- [PAGE TEXT]:
- - - -

Dubai resident Natalie Carney tells us about her experiences
Time Out Dubai staff
‘It all began with a whim. “Let’s try something other than a five-star hotel this holiday,” I told a friend. That was on Tuesday. On Friday morning we were aboard a flight to Kabul with five suitcases of donations for kids at an orphanage. We had started our organisation, Forgotten Victims of Afghanistan. Crazy, adventurous, daring, stupid: yes, probably all of the above, but that first weekend a little over a year ago has grown into amazing relationships with some of the country’s most miraculous people – the children.
‘These are not the Afghans you see in the news. I want the world to see the country as I do, by humanising the Afghan situation. Take away the tanks and the Taliban and these are the people who are left behind.

- - - -

- [DATA EXCERPTS]:
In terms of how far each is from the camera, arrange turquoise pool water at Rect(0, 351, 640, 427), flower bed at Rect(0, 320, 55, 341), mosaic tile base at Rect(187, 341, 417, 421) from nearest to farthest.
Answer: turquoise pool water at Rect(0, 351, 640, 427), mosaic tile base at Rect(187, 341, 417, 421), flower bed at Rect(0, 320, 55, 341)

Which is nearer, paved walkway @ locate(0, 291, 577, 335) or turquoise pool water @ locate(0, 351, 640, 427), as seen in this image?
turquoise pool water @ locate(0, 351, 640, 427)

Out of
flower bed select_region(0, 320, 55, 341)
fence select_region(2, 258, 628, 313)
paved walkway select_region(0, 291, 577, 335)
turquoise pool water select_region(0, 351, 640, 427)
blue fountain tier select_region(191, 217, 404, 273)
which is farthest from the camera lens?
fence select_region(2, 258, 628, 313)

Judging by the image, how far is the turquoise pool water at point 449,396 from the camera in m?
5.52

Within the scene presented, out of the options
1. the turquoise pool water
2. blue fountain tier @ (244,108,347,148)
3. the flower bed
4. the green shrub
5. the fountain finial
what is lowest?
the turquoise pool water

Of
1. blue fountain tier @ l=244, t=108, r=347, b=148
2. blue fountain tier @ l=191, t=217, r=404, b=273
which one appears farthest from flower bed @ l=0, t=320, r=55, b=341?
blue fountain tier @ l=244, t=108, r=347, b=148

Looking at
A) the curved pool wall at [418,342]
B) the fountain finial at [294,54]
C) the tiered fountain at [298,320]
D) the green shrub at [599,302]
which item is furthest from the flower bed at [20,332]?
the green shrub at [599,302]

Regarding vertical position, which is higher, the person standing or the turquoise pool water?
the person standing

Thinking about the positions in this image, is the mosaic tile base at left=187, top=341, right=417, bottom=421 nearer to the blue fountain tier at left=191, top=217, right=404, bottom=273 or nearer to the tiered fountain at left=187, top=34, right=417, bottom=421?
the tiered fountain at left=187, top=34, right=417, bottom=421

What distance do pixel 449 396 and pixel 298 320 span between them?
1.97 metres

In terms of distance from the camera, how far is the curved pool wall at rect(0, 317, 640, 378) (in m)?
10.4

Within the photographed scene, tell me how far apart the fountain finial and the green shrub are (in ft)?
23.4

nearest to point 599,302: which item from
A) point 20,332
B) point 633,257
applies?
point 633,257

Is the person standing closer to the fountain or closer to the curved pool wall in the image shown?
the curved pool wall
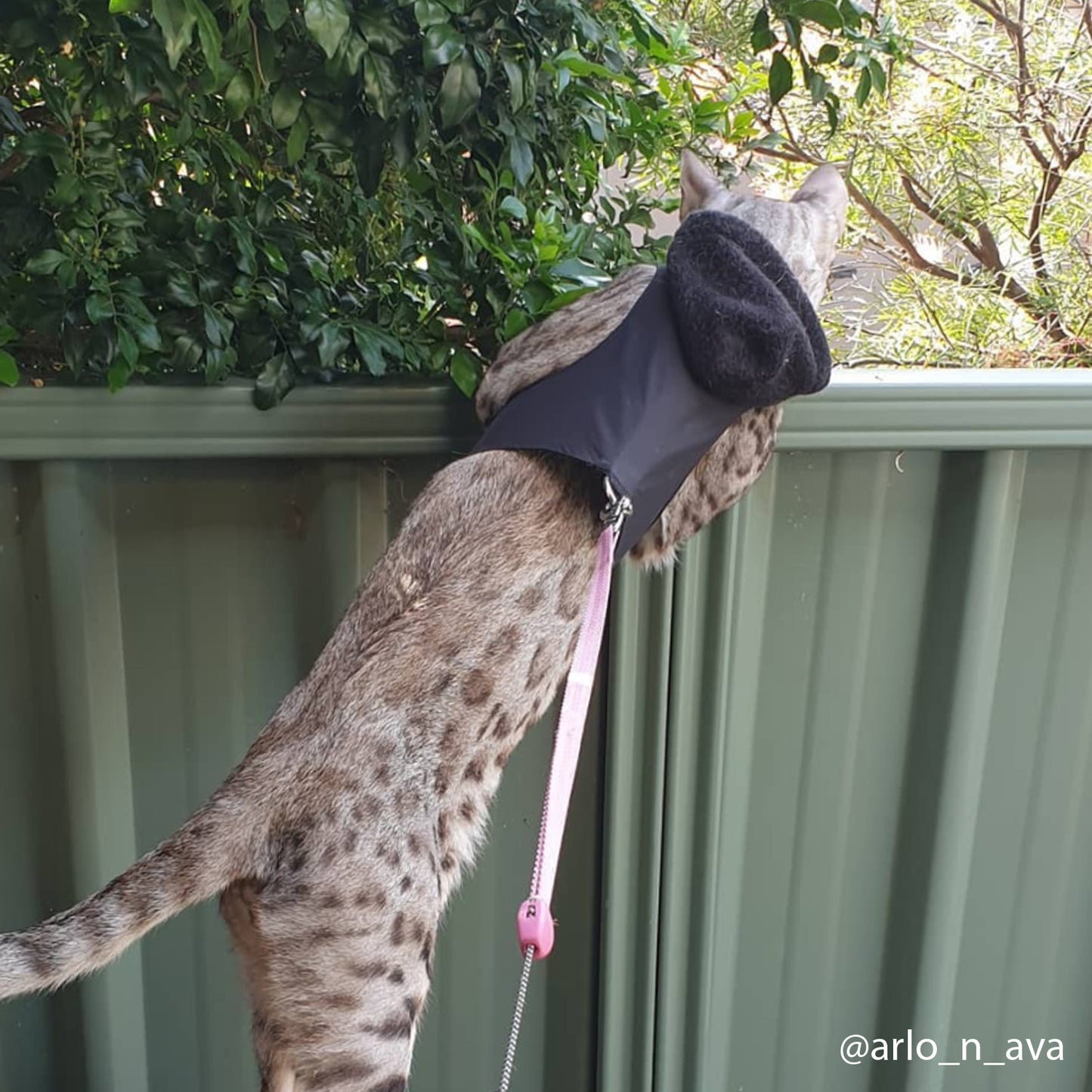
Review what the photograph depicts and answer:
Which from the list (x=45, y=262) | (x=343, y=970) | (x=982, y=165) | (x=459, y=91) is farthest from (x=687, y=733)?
(x=982, y=165)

- - - -

- [DIRECTIVES]:
1) Based on the article about Forgotten Victims of Afghanistan, state whether each of the following agrees with it: (a) the flight to Kabul carried five suitcases of donations; (b) the idea for the trip was first raised on a Friday; (c) the first weekend took place about five years ago. For each, answer yes or no and quote the words of the article that decide it.
2) Reproduce the section of the records that opens with the line containing "nearest to point 599,302: which item from" and runs through the end of the records, omitting the pictures.

- [SOLUTIONS TO THE EXERCISE]:
1)
(a) Yes: "On Friday morning we were aboard a flight to Kabul with five suitcases of donations for kids at an orphanage."
(b) No: "That was on Tuesday."
(c) No: "that first weekend a little over a year ago"

2)
nearest to point 599,302: which item from
A) point 20,332
B) point 633,257
applies?
point 633,257

Is the person standing closer to the fountain or closer to the curved pool wall in the image shown?
the curved pool wall
Review what the photograph depicts and answer:
Which from the list (x=45, y=262) | (x=343, y=970) | (x=982, y=165) | (x=459, y=91) is farthest from (x=687, y=733)?
(x=982, y=165)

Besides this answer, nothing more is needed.